Я подошел к Санта Мария задолго до вечера. Добрался я до нее довольно сложным путем. Мне часто приходится для передвижения в пространстве в иную точку пользоваться четвертым измерением, переноситься в такое время, когда путь лежит через еще не появившийся город либо через местность, где машина времени уже не может вызвать удивления. Иногда я перелетаю в ХХ век и беру такси. На этот раз я ехал по улицам Равенны ХХ века — вдоль канала Корсини, соединяющего город с отступившем морем, и по дороге мог узнать из газет о том, что происходит в моем собственном мире. В церкви Санта Мария ин Порто я долго стоял перед мозаичными портретами Гвидо де Полента [89], Франчески да Римини и Данте и после этого вернулся к машине времени, которую поместил к югу от церкви, там, где и в ХХ веке сохранились пиниевые рощи, где гулял Данте, а после него — Боккаччо [90], Байрон, Блок [91]

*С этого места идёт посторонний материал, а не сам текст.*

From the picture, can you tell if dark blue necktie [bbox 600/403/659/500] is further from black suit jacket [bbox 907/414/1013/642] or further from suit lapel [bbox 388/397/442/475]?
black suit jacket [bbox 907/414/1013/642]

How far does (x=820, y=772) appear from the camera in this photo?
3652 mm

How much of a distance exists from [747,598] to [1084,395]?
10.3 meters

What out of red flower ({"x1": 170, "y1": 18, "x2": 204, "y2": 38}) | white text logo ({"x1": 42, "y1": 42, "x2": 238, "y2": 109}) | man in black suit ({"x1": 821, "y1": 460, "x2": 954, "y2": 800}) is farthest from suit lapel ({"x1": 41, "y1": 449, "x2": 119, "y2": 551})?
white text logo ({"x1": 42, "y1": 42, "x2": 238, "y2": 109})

Их мне и захотелось увидеть воочию, чтобы реализовались картины, возникавшие в сознании здесь в Пинете, на былом взморье, носившем имя Киасси. И сейчас, в ХХ веке, надо мной шумели ветви пиний — об этом звуке Данте писал в «Чистилище» — он сливается с пением птиц: «В листве гудевшей их стихам припев, / Тот самый, что в ветвях растет широко / Над взморьем Кьясси, наполняя бор, / Когда Эол [92]освободит Сирокко». К этому звуку прислушивались упомянутые только что поэты, которых я хотел увидеть.

Найти в потоке времени заранее неизвестные дни и часы, когда под ветвями Пинеты гуляли Боккаччо, Байрон и Блок, было нелегко. Я старался это сделать, не собираясь вступать с ними в разговор, — ведь предстояла беседа с Данте.

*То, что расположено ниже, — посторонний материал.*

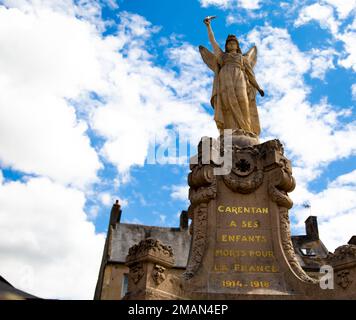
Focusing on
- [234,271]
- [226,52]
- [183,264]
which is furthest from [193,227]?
[183,264]

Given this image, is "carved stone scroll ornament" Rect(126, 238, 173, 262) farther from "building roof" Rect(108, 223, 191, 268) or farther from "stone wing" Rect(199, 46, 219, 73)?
"building roof" Rect(108, 223, 191, 268)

Когда машина преобразовывала окружающее время в последовательные мгновения, часы и дни 1350 года, передо мной мелькнула несколько знакомая по портретам и описаниям фигура флорентийского посла в Равенне Джованни Боккаччо. Я выключил машину, и течение времени приобрело нормальный темп.

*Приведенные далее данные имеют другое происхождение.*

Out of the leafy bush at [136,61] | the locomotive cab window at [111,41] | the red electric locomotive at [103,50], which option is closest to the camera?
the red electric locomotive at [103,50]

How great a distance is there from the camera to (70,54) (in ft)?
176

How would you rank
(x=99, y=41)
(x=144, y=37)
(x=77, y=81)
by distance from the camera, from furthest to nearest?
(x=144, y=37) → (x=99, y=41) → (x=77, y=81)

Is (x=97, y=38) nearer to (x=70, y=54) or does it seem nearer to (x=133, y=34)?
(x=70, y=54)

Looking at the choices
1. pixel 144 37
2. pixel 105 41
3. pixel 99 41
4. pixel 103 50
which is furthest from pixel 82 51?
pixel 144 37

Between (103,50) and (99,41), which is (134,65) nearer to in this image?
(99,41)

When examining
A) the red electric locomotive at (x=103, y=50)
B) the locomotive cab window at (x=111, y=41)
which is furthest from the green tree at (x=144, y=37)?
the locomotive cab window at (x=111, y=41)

Первый итальянский гуманист, первый биограф Данте, вглядывался в просветы между деревьями, и мне казалось, я догадывался о том, что он видел перед собой. Ведь в этот лес равеннского взморья Боккаччо поместил никогда не происходившую, но увиденную им здесь сцену появления нагой женщины, преследуемой охотниками и собаками, — начало своей новеллы о Настадине дельи Онести, — сплава невероятно живой фантазии и той зоркости к деталям окружающей жизни, которая ярко отражалась во всех новеллах Боккаччо.